# Future PowerMax HD's: metal components?



## tdipaul (Jul 11, 2015)

. 

I asked the 'ol 8 Ball if the chute and ACS cover on the bucket are converting to metal and it said...



.


----------



## SAVAGE420 (Apr 21, 2015)

Hahaha awesome. Have seen one of those in years.
Definitely telling the truth!!


----------



## old ope mechanic (Feb 16, 2018)

i wish . how about using that ball to for see if they go back to the reduced auger also as the max'es also have a auger caking up issue to a point they look like a powershift in white after a short while.


----------



## UNDERTAKER (Dec 30, 2013)

*The Powermaxs days upon this earth are numbered. as I live and die a little more here writing this. The guru's at TORO are hard at work bringing something new here to the masses. and that is all the MORE I AM SAYING ON THIS 1.:smiley-shocked033::smiley-shocked033:*


----------



## tdipaul (Jul 11, 2015)

.

Hmmm seems like Mr Powershift93 knows something is going on out there too 

which confirms my suspicion he's more "in the know" about whats going on at Toro than we know!


----------



## RIT333 (Feb 6, 2014)

Certainly the PowerMax is getting a bit long in the tooth, however, it still is an excellent product. With its major competitors, Ariens and Honda, offering track-based models, it would seems like that would be their next endeavor. They need to have a solid reason for their customer base to want to trade in their trusty tool for the next big thing from Toro. 

As far as the plastic chute, I think they have proven durability and I believe they are superior to metal chutes that get paint-chipped as then age, so unless it is cost-prohibitive, I would think Toro would continue to offer this, despite the un-knowledgeable customer's reluctance to embrace the "space-age" plastic chute.

Just my $0.02


----------



## guybb3 (Jan 31, 2014)

POWERSHIFT93 said:


> *The Powermaxs days upon this earth are numbered. as I live and die a little more here writing this. The guru's at TORO are hard at work bringing something new here to the masses. and that is all the MORE I AM SAYING ON THIS 1.:smiley-shocked033::smiley-shocked033:*




Is this what you refer to?


https://www.toro.com/snowmaster/


----------



## detdrbuzzard (Jan 20, 2012)

guybb3 said:


> Is this what you refer to?
> 
> 
> https://www.toro.com/snowmaster/


those are nice machines but I hope they don't replace the two stage machines with them


----------



## SAVAGE420 (Apr 21, 2015)

Interesting for sure!
Toro NEEDS to go with a hydrostatic transmission in their new 2 stage beasts!


----------



## RIT333 (Feb 6, 2014)

SAVAGE420 said:


> Interesting for sure!
> Toro NEEDS to go with a hydrostatic transmission in their new 2 stage beasts!

# [Data provided]
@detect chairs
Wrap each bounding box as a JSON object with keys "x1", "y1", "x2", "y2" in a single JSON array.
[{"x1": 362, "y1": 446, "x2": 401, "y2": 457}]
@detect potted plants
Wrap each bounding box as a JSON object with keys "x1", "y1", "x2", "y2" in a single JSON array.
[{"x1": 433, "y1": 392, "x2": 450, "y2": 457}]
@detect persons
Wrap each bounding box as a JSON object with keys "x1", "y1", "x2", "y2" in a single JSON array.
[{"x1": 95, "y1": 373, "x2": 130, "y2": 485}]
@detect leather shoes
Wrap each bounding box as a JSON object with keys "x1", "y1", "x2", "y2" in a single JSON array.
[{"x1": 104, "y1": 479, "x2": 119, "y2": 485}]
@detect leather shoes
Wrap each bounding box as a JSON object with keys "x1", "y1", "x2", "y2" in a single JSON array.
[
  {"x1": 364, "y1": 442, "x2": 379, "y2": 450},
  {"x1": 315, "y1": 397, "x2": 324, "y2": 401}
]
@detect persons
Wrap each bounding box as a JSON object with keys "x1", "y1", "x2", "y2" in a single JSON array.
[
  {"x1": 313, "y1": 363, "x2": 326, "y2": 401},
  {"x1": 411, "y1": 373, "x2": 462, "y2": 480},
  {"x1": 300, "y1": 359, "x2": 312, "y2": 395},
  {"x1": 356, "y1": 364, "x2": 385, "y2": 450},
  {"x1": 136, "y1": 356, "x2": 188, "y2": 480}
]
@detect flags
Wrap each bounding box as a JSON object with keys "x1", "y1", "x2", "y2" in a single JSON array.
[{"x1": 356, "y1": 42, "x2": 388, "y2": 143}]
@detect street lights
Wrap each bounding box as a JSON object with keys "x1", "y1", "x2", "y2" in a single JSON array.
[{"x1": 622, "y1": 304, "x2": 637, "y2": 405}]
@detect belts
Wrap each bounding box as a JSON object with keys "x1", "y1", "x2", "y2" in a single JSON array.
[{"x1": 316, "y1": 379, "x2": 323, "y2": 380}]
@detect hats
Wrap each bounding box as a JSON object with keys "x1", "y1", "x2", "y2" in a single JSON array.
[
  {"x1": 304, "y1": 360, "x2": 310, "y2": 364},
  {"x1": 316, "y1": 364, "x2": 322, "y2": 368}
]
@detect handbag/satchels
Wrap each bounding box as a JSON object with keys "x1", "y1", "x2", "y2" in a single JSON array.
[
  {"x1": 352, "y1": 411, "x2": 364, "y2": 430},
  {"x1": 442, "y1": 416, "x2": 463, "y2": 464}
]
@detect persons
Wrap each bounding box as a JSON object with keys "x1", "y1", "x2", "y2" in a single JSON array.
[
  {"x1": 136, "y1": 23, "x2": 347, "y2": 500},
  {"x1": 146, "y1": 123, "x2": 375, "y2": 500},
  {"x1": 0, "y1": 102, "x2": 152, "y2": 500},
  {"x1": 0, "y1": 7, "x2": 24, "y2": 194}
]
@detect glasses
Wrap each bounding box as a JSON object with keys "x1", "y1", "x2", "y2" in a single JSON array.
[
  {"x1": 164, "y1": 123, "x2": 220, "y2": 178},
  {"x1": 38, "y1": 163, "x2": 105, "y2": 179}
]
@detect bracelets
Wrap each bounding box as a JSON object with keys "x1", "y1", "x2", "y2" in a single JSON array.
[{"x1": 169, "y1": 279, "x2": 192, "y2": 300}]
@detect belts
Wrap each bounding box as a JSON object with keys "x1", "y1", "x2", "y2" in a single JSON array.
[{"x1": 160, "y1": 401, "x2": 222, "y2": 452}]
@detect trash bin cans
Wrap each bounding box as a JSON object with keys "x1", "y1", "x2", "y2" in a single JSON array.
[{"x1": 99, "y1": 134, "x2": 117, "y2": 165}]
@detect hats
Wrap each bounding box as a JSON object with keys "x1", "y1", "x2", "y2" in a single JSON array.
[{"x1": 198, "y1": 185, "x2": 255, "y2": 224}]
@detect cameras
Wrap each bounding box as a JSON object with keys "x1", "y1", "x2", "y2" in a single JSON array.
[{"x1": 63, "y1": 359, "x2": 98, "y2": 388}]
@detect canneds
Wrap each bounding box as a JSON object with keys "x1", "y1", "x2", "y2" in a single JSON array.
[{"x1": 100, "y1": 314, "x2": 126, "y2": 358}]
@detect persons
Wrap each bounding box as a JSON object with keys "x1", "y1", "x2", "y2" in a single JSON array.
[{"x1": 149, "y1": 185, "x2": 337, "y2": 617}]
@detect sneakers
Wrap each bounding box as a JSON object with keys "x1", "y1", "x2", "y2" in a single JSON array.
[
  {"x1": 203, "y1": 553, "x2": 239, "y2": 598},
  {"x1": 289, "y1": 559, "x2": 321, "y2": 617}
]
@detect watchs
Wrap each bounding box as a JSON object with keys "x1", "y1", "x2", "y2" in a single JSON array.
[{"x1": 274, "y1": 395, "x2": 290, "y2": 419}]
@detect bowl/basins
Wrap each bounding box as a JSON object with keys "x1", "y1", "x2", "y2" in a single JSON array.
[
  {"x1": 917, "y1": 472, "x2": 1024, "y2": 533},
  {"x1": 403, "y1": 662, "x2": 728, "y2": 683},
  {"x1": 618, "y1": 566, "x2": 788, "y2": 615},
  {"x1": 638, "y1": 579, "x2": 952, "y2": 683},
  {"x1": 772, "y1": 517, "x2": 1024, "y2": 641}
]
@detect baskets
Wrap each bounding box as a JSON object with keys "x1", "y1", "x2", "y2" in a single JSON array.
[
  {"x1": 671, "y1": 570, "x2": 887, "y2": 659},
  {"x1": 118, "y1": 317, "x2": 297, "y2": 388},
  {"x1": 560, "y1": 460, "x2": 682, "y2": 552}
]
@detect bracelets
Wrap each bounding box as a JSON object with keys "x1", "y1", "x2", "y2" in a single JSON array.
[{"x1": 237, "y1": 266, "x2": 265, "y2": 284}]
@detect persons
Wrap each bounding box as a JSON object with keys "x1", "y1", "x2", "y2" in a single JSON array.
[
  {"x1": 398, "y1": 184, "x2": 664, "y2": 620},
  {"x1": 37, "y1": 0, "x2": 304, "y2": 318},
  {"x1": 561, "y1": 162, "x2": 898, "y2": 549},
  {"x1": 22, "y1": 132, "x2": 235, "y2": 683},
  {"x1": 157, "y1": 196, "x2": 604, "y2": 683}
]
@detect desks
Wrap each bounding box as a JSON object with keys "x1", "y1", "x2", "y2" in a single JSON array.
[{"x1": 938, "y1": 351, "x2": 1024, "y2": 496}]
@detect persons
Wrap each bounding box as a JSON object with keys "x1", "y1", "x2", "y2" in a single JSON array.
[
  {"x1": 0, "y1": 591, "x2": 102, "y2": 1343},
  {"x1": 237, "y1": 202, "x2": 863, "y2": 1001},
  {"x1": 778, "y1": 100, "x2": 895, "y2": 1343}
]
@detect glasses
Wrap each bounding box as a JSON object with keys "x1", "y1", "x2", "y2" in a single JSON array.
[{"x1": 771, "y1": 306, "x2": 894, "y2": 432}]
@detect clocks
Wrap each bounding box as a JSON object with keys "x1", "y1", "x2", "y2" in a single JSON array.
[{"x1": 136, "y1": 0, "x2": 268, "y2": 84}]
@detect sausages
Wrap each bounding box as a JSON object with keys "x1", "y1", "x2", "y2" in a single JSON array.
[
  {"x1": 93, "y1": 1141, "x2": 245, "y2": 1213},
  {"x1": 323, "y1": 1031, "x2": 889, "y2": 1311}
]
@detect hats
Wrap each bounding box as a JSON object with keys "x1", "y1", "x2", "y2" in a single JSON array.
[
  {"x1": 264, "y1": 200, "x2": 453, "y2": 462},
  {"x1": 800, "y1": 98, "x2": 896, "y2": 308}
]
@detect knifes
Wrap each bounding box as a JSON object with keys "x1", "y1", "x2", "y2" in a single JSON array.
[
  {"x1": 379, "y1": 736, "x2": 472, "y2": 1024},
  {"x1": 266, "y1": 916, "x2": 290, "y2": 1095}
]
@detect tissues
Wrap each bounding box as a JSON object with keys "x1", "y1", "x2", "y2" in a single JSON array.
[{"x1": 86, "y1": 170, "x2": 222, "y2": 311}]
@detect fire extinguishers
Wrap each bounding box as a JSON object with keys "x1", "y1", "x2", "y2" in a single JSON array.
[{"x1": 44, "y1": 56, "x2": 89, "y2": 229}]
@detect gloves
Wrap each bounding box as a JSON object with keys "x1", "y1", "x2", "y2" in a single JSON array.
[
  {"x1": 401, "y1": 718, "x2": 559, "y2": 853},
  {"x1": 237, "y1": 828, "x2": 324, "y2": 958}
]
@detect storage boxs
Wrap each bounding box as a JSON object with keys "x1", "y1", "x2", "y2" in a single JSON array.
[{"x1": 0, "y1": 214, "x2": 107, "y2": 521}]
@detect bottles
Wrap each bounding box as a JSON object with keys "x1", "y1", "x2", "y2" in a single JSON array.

# [Your tasks]
A - Reproduce the passage of the PowerMax thread from "Certainly the PowerMax" to "(Jan 31, 2014)".
B - In the PowerMax thread, which two competitors does RIT333 say offer track-based models?

# [In response]
A -
Certainly the PowerMax is getting a bit long in the tooth, however, it still is an excellent product. With its major competitors, Ariens and Honda, offering track-based models, it would seems like that would be their next endeavor. They need to have a solid reason for their customer base to want to trade in their trusty tool for the next big thing from Toro. 

As far as the plastic chute, I think they have proven durability and I believe they are superior to metal chutes that get paint-chipped as then age, so unless it is cost-prohibitive, I would think Toro would continue to offer this, despite the un-knowledgeable customer's reluctance to embrace the "space-age" plastic chute.

Just my $0.02


----------



## guybb3 (Jan 31, 2014)

B - Ariens and Honda.